Phoebus persuasif « la confiance de ta souveraine et l’aboutissement de tes projets ! »
Albérich trouvait l’idée déplaisante mais la perspective de revenir complètement dans les bonnes grasses d’Hilda de Polaris le séduisait assez. Il lui serait alors plus facile de réaliser ces ambitions.
« Très bien que dois je faire ? »
***
L’après midi s’annonçait belle et après leur entraînement, Phoebus eu l’idée d’amener Albérich dans un village avoisinant la demeure afin d’amener des victuailles au peuple qui souffrait du froid et de la faim. Cette année encore, les récoltes avaient été maigres et les paysans qui travaillaient la terre souffraient de ce manque. La pêche en cette période de l’année n’était pas fructueuse non plus.

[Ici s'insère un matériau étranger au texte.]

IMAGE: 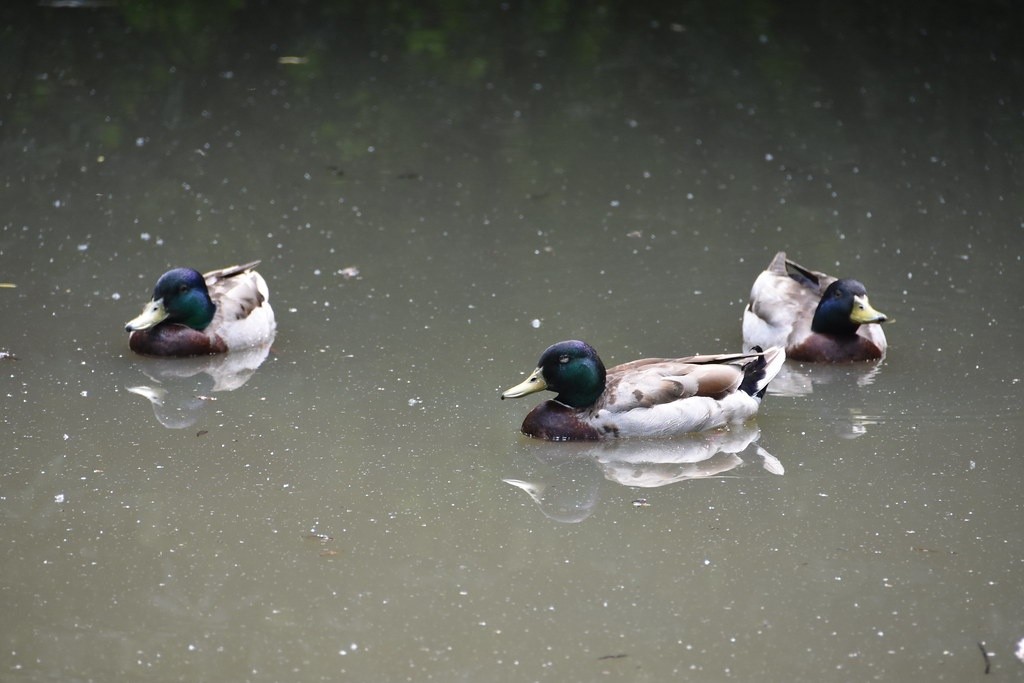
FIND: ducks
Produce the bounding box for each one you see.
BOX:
[124,261,277,359]
[741,250,891,363]
[500,339,786,444]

Albérich dépité « Mais, qu’est ce, qu’on fait là ? »
Phoebus « Nous allons distribuer de la nourriture aux pauvres ! »
Albérich cru que son maître n’avait plus toute sa raison « Hein ? Quoi ! A ces gueux là ? Vous n’y pensez pas j’espère ? »
Phoebus « Bien sûr que si ! Tiens, passe moi la marmite de soupe, le pain, on va commencer la distribution ! »
Albérich « Sans moi ! Je n’ai rien à faire avec ces va nus pieds ! MOI, je suis de noble naissance, MOI ! Et en plus, Maître, je suis sûr qu’ils ne doivent pas se laver tous les jours. »
Albérich avait touché un point sensible chez Phoebus. L’idée d’un manque d’hygiène le rebutait au plus haut point. C’était là un de ces points faibles, en admettant que l’on puisse considérer cela comme une faiblesse. La propreté surtout chez les individus l’indisposait, les odeurs corporelles en particulier lui étaient insupportables. Il était lui-même maniaque jusqu’à l’extrême, toujours soigné et il sentait toujours bon. Durant ces quelques années d’errances, il n’avait pas hésiter à aller se baigner dans l’eau douce des rivières glacées d’Asgard, lorsque aucune possibilité s’offrait à lui pour être irréprochable. Pourtant aujourd’hui, il lui faudrait surmonter cette gêne. Son jeune élève brillait par sa perspicacité.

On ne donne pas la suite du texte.